Lintrathen Parish Church

Lintrathen Church, exterior, from south east

Summary description

Rebuilt in 1802, probably on the site of the medieval church, with a lateral north aisle added in 1875. No longer in ecclesiastical use.

Historical outline

Dedication: St Medan/Modan?(1)

Lintrathen’s early origins, suggested by its possible association with St Medan or Modan, are confirmed by the fragment of possibly ninth-century interlace-decorated cross-slab that are built into the wall of the church close to the western vestry door.(2)  There is, however, no surviving documentary evidence for the existence of the church and parish until 1275 when the unappropriated church of Luncrethyn was recorded in the accounts of the papal tax-collector in Scotland as paying 20s in the first year of the taxation.(3)

At an unknown date between 1275 and 1393 the parsonage of the church was appropriated to the Augustinian priory of Inchmahome in Menteith.  On 14 June 1393 Thomas Bell was provided to the perpetual vicarage of Lintrathen by Pope Clement VII, the previous vicar having been transferred to the church of Dunlop in Glasgow diocese.(4)  Subsequent vicars perpetual of the church are recorded through the fifteenth century but it is only in 1445 that the annexation of the parsonage to Inchmahome is referred to explicitly in a surviving record when the fruits of the church were assigned as part of the pension arrangements for Patrick of Cardross, former prior.(5)  In 1477 and 1478 the prior of Inchmahome presented successive vicars to the church.(6)

The union of the parsonage to the priory continued at the Reformation.  At that time it was recorded as being worth 200 merks annually to Inchmahome.(7)  There is no record of the value of the vicarage at that time.

Notes

1. J M Mackinlay, Ancient Church Dedications in Scotland: Non-scriptural Dedications (Edinburgh, 1914), 150.  There was apparently a bell associated with the saint kept in the parish.

2. http://canmore.rcahms.gov.uk/en/site/318443/details/lintrathen+parish+church/ accessed 18 November 2014.

= Tasks for this exercise =
1 – Using the Lintrathen Parish Church page, explain why the perpetual vicarage of Lintrathen was open for Thomas Bell in 1393.
2 – Rewrite everything in the Lintrathen Parish Church page from "Lintrathen Parish Church" down to "of the taxation.(3)", replacing "papal tax-collector" with "papal collector".
3 – According to the Lintrathen Parish Church page, how much was the parsonage worth each year to Inchmahome at the Reformation?

= Supplied data =
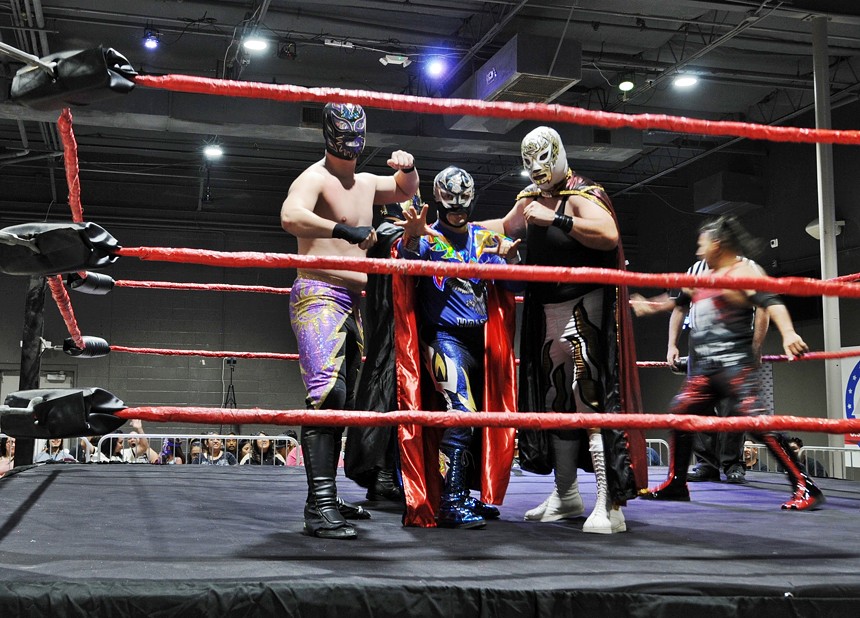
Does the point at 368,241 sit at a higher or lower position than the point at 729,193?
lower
---
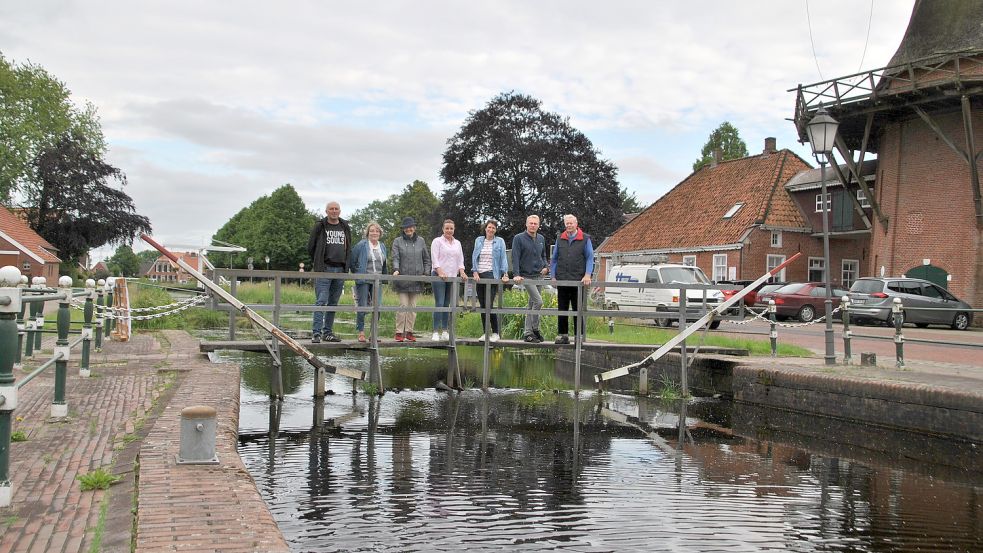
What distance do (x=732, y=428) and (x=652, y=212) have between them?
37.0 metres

= Answers to the tasks =
1 – The previous vicar had been transferred to the church of Dunlop in Glasgow diocese. This left the vicarage open, and on 14 June 1393 Pope Clement VII provided Thomas Bell to it.

2 –
Lintrathen Parish Church

Lintrathen Church, exterior, from south east

Summary description

Rebuilt in 1802, probably on the site of the medieval church, with a lateral north aisle added in 1875. No longer in ecclesiastical use.

Historical outline

Dedication: St Medan/Modan?(1)

Lintrathen’s early origins, suggested by its possible association with St Medan or Modan, are confirmed by the fragment of possibly ninth-century interlace-decorated cross-slab that are built into the wall of the church close to the western vestry door.(2)  There is, however, no surviving documentary evidence for the existence of the church and parish until 1275 when the unappropriated church of Luncrethyn was recorded in the accounts of the papal collector in Scotland as paying 20s in the first year of the taxation.(3)

3 – 200 merks annually.